* [What to do]
Collect each line of the material below that contains the string "brown", treating uppercase and lowercase letters as distinct.

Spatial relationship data

◆ ◆ ◆ ◆ ◆ ◆ ◆

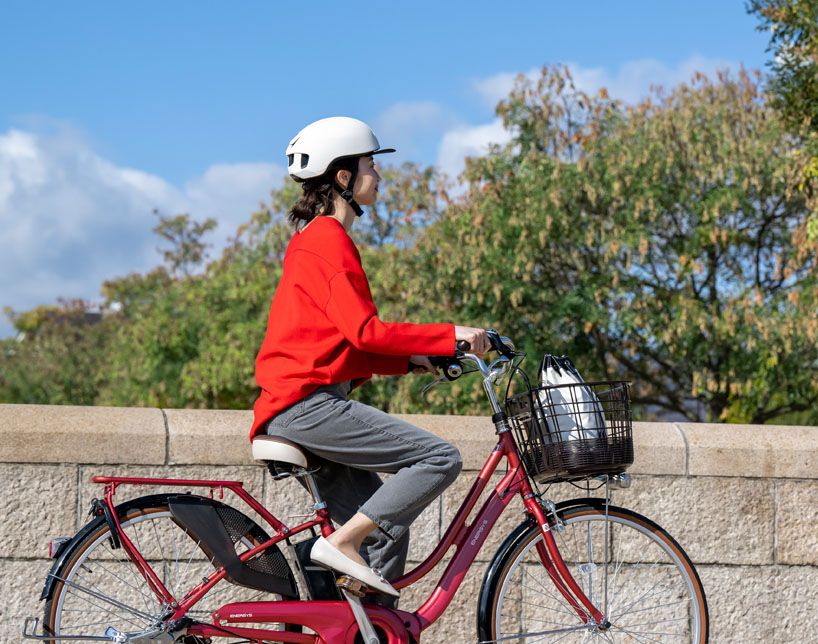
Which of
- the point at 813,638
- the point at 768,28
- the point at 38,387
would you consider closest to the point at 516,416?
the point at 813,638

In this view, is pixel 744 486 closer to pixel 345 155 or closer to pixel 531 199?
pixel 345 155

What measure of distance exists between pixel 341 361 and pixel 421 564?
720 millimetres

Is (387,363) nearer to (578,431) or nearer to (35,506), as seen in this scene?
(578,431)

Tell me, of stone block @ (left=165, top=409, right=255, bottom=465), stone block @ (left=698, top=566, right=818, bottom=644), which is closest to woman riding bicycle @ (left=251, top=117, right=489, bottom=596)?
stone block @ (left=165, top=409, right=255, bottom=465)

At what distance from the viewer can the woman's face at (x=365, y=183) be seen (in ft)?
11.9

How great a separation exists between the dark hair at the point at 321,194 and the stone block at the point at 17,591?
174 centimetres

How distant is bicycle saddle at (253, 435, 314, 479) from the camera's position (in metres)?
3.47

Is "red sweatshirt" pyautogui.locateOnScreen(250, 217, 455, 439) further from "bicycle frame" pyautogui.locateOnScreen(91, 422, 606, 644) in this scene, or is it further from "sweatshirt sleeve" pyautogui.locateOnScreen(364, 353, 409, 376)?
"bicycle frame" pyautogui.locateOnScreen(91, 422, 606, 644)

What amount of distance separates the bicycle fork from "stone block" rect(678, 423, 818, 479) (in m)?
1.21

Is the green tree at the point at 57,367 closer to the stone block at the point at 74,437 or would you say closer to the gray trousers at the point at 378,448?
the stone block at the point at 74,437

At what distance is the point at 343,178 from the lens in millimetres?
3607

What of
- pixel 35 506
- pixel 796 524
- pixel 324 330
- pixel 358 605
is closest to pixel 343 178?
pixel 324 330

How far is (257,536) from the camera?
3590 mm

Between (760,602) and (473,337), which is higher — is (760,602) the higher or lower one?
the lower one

◆ ◆ ◆ ◆ ◆ ◆ ◆

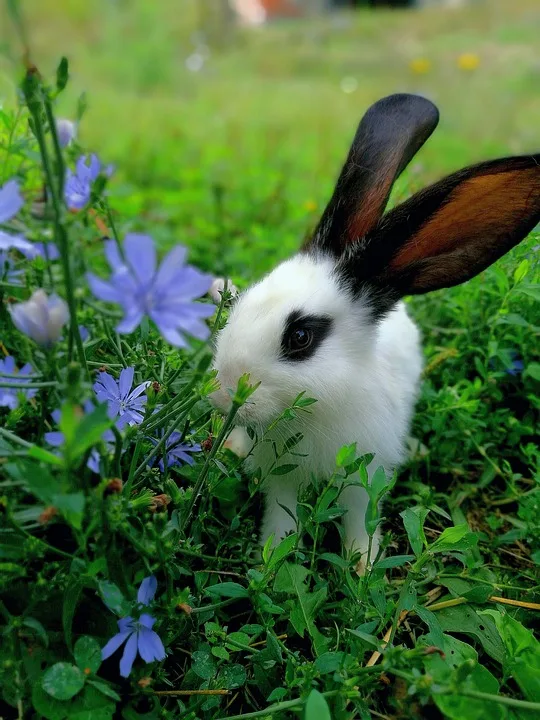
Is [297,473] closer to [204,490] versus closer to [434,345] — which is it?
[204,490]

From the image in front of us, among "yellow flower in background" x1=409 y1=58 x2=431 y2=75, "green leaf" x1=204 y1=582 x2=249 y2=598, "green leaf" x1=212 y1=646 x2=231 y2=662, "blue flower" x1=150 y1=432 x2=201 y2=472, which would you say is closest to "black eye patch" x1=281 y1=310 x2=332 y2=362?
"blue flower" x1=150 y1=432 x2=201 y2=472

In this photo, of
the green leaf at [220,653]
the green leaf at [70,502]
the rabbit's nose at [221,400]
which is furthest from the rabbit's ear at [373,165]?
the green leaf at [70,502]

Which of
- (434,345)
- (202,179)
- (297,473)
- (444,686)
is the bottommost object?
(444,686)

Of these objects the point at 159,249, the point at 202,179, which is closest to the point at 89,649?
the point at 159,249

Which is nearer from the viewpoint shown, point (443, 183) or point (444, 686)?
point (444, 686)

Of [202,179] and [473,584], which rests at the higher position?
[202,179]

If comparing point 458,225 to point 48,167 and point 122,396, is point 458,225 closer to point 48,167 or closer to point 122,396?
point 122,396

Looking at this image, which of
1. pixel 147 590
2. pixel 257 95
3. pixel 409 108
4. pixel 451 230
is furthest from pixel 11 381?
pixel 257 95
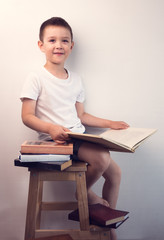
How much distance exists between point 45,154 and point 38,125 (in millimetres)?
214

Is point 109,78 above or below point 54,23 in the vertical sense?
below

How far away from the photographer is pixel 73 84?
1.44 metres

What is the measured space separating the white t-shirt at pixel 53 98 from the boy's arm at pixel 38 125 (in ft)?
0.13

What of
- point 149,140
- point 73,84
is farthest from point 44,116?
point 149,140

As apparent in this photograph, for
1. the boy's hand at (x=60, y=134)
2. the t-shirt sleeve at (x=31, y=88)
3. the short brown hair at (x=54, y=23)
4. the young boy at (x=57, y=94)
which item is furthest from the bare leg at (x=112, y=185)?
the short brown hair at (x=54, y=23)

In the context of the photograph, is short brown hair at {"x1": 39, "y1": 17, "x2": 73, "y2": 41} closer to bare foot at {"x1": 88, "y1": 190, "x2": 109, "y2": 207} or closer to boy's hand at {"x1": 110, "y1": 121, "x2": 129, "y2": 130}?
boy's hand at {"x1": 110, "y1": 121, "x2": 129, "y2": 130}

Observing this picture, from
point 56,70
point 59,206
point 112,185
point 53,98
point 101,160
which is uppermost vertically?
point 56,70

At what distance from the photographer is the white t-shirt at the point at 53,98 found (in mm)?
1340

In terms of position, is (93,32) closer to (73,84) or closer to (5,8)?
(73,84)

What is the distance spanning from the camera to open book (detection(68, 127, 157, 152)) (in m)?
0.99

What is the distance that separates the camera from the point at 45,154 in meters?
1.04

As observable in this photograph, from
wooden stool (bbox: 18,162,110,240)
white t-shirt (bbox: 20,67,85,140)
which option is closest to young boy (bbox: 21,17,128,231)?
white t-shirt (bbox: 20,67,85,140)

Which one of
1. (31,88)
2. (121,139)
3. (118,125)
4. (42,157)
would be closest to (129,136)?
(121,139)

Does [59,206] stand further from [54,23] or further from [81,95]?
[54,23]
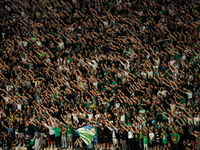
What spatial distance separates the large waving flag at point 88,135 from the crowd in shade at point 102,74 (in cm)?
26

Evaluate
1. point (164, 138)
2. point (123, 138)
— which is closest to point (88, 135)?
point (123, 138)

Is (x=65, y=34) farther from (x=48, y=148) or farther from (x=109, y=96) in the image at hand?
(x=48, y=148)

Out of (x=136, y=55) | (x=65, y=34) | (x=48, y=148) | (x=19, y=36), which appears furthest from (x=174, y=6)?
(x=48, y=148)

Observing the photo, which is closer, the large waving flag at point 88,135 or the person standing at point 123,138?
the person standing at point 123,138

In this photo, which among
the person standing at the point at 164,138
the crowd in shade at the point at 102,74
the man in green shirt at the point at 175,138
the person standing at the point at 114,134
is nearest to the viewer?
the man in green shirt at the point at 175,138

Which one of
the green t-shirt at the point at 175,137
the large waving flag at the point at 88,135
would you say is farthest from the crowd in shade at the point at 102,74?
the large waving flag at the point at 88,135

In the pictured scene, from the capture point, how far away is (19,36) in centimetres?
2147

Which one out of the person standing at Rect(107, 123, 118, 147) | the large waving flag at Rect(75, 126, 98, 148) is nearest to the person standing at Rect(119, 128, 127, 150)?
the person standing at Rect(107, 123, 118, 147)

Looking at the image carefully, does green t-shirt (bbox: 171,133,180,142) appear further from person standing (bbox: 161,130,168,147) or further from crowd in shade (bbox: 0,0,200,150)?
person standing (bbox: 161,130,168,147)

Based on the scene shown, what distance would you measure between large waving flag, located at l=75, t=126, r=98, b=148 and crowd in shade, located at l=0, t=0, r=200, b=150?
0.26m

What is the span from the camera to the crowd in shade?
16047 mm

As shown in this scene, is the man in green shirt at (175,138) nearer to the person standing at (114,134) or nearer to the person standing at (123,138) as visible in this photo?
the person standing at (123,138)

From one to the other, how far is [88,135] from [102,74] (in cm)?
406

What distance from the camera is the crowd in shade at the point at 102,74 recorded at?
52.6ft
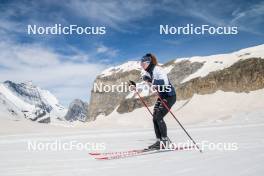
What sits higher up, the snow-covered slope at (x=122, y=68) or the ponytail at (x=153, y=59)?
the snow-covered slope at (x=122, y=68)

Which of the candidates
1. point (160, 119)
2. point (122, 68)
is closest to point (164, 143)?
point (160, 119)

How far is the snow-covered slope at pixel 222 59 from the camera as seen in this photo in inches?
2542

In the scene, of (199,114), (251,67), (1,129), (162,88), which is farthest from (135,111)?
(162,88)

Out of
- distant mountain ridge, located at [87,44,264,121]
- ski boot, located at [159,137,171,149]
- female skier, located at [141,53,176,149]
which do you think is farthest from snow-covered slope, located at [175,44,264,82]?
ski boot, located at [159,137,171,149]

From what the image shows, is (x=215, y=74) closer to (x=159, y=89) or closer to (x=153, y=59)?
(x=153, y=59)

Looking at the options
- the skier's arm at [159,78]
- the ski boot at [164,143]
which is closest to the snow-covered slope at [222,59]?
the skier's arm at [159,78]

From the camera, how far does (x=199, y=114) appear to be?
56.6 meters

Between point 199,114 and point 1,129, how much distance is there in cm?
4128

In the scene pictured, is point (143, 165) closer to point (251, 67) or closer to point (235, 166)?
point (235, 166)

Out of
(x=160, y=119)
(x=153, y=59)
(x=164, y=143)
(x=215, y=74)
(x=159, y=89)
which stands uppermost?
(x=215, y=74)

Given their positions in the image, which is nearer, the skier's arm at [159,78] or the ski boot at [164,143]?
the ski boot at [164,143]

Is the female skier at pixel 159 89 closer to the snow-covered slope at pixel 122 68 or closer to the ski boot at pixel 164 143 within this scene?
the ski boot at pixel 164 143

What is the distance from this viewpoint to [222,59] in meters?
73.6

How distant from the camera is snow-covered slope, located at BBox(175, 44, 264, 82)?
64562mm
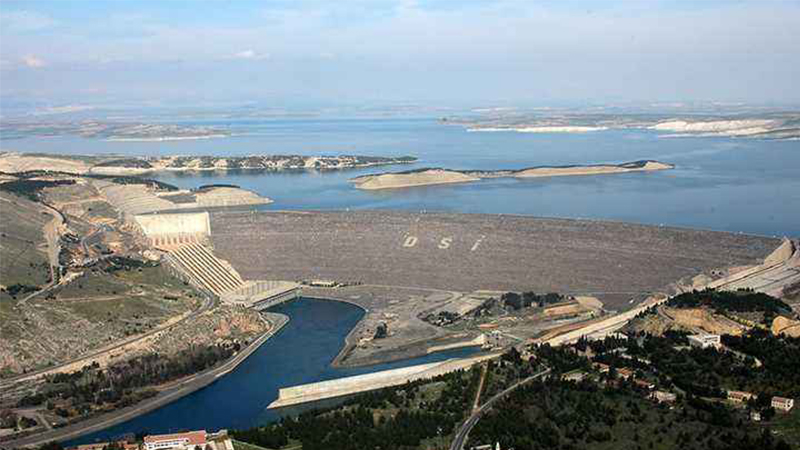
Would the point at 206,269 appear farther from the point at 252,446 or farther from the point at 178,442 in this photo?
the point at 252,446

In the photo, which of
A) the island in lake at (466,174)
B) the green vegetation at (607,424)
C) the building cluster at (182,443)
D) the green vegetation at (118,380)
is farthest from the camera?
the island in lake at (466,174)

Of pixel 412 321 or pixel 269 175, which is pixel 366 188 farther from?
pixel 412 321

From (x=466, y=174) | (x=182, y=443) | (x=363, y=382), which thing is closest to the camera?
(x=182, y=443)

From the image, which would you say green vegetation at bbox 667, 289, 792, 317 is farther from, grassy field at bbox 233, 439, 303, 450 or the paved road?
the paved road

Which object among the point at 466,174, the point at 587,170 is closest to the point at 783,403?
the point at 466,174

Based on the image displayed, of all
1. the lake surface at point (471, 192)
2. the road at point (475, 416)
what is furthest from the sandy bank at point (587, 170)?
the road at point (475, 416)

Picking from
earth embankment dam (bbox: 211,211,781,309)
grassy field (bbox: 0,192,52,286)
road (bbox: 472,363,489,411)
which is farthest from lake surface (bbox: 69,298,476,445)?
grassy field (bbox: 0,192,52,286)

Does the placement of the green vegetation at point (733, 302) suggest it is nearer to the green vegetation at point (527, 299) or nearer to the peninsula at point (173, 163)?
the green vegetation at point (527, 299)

◆ ◆ ◆ ◆ ◆ ◆ ◆

* [The completed task]
3. the short brown hair at (x=54, y=23)
the short brown hair at (x=54, y=23)
In the context of the photograph, is short brown hair at {"x1": 39, "y1": 17, "x2": 73, "y2": 41} closer to bare foot at {"x1": 88, "y1": 190, "x2": 109, "y2": 207} or closer to boy's hand at {"x1": 110, "y1": 121, "x2": 129, "y2": 130}?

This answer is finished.